- Born: 28 August 1966 (age 60)
- Education: University of Bath University of Cambridge
- Scientific career
- Fields: Statistics
- Workplaces: University of Bristol Imperial College London
- Doctoral advisor: Robin Sibson

= Guy Nason =

British mathematician

Guy Philip Nason (born 28 August 1966) is a British statistician, and professor of Statistics at Imperial College London.

Nason received his BSc from the University of Bath in 1988, a diploma in Mathematical Statistics from the University of Cambridge in 1989, and a PhD in Statistics from the University of Bath in 1992. He served as a Council member of the Royal Statistical Society (2004–08), and was Vice-President (Academic Affairs) 2016–2020. He is a member of the EPSRC Strategic Advisory Team for Mathematics.
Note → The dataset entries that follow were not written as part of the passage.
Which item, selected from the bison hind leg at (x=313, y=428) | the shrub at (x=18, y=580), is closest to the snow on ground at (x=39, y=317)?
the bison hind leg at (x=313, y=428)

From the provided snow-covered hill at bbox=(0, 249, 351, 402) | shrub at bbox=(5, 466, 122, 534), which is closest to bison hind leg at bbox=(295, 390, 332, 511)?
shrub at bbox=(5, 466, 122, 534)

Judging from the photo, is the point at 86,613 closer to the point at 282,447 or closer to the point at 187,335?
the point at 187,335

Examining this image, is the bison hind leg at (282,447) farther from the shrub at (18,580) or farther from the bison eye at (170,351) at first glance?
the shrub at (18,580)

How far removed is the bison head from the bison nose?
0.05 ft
He was an EPSRC Advanced Research Fellow during 2000–5 and was awarded the Guy Medal in bronze by the Royal Statistical Society (RSS) in 2001. He took over the post as head of mathematics at Bristol from Stephen Wiggins in 2008.

Nason is best known for his work in the area of time series analysis, especially wavelet approaches.
He has served as the Secretary of the RSS Research Section (2002–04), associate editor for the Journal of the RSS, Series B, Computational Statistics and Statistica Sinica and is currently an associate editor for Biometrika.